Midwest Fertilizer is a U.S. company owned by multinational investors, the principal one being Fatima Group, one of the largest conglomerates in Pakistan. The company calls Fatima Group “a leader in the south Asian fertilizer industry.” Midwest Fertilizer hopes to add other multinational investors.
Just before the bonds were issued in late 2012, a representative of the U.S. Defense Department’s Joint-Improvised-Threat Defeat Agency (JIDA) testified during a congressional hearing that the Fatima Group had been “less than cooperative” in implementing security for its fertilizer products to prevent them from being used in explosive devices deployed against American soldiers in Afghanistan and Pakistan.
Then-Gov. Mike Pence, a day after taking office in January 2013, halted state support of the project and then formally dropped all state involvement in mid-May of that year, according to bond documents.
Fatima met with representatives of the FIDA and agreed on a range of voluntary cooperative measures to appease them, including by suspending fertilizer sales in two Pakistani provinces bordering Afghanistan. It also reformulated a fertilizer product that would be less susceptible to misuse as an explosive.
Midwest Fertilizer turned to Posey County to take the state’s place. In October 2013, Posey County offered the company tax increment incentives valued at $144 million and up to $480,000 in employment incentives, according to bond documents.
In 2014, Pence, who was still governor at the time, announced he would reopen talks with Fatima about the bond-funded fertilizer plant and said that he was hopeful the state would be able to renew its support for the project.
But in January 2015, the company withdrew its request for the state incentive package and decided to devote its efforts to support Posey County in securing state funding and county incentives, according to offering documents.
On July 7, 2015, Posey County and the company agreed to a revised tax incentives package. “The agreement applies certain tax increment revenues and special assessments for the proceeds of which will fund project costs,” an official statement said. “A portion of the proceeds … will fund project costs and a portion … will finance the Western Bypass, a road planned around Mount Vernon and near the project.”
As of late 2015, the company said in an official statement that it had spent $76.7 million to develop the project, not including expected issuance costs associated with remarketing the bonds, and that it had executed agreements for additional project expenditures totaling $280.4 million.
According to a company press release attached to the recent EMMA notice, the Indiana Economic Development Corp. has now offered Midwest Fertilizer up to $2.9 million in conditional tax credits and up to $400.000 in training grants based on the company's job creation plans. The IEDC also offered up to $300,000 in conditional incentives from the Hoosier Business Investment tax credit based on the company's planned investment. These incentives are performance based, meaning the company must create jobs and invest in Indiana in order to be eligible to receive incentives.

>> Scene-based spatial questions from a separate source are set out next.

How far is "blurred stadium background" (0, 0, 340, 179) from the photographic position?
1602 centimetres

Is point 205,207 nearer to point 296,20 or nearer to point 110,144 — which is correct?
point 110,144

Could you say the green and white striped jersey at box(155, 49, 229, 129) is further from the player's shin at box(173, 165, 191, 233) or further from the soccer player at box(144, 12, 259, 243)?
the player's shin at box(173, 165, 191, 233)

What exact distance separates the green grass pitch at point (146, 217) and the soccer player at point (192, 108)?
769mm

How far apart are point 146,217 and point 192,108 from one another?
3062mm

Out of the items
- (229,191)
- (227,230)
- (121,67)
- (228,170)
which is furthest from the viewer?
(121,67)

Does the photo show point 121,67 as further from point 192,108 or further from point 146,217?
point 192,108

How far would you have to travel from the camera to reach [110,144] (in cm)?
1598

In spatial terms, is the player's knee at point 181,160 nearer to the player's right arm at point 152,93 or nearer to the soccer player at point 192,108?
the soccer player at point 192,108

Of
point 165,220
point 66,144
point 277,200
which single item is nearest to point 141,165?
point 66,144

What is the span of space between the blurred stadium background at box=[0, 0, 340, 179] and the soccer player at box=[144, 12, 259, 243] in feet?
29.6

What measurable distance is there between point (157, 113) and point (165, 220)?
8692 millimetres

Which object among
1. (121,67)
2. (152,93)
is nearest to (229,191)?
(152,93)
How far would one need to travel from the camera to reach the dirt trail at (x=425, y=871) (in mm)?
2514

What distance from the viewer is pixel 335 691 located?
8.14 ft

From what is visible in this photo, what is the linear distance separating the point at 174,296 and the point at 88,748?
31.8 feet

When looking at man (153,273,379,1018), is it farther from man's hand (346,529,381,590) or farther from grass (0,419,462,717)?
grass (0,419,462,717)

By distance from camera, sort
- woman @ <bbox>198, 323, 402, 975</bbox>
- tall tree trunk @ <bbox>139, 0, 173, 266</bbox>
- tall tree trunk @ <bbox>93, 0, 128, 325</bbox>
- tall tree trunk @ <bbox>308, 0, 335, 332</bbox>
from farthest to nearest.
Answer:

The IRS opened its audit of the bond financings in January of this year. It issued its Notice of Proposed Issue stating its preliminary finding that the bonds were taxable less than six months later.
In an annual report dated Aug. 29, Midwest Fertilizer said that on Aug. 2, 2016, the bonds became subject to a mandatory tender for purchase and were remarketed for an extended initial period. The company said that, following the remarketing, it purchased all of the bonds and intends to remain sole owner.
The first bonds, issued by the Indiana Finance Authority, were underwritten by Guggenheim Securities, LLC. Ice Miller was bond counsel. Counsel for the issuer was Benesch, Friedlander, Coplan & Aronoff. Underwriter’s counsel was Sidley Austin. Counsel for the company was Pillsbury Winthrop Shaw Pittman.
Citigroup joins Guggenheim in later refundings. Barnes & Thornburg becomes bond counsel and it is joined by Ballard Spahr as co-bond counsel in the last refunding.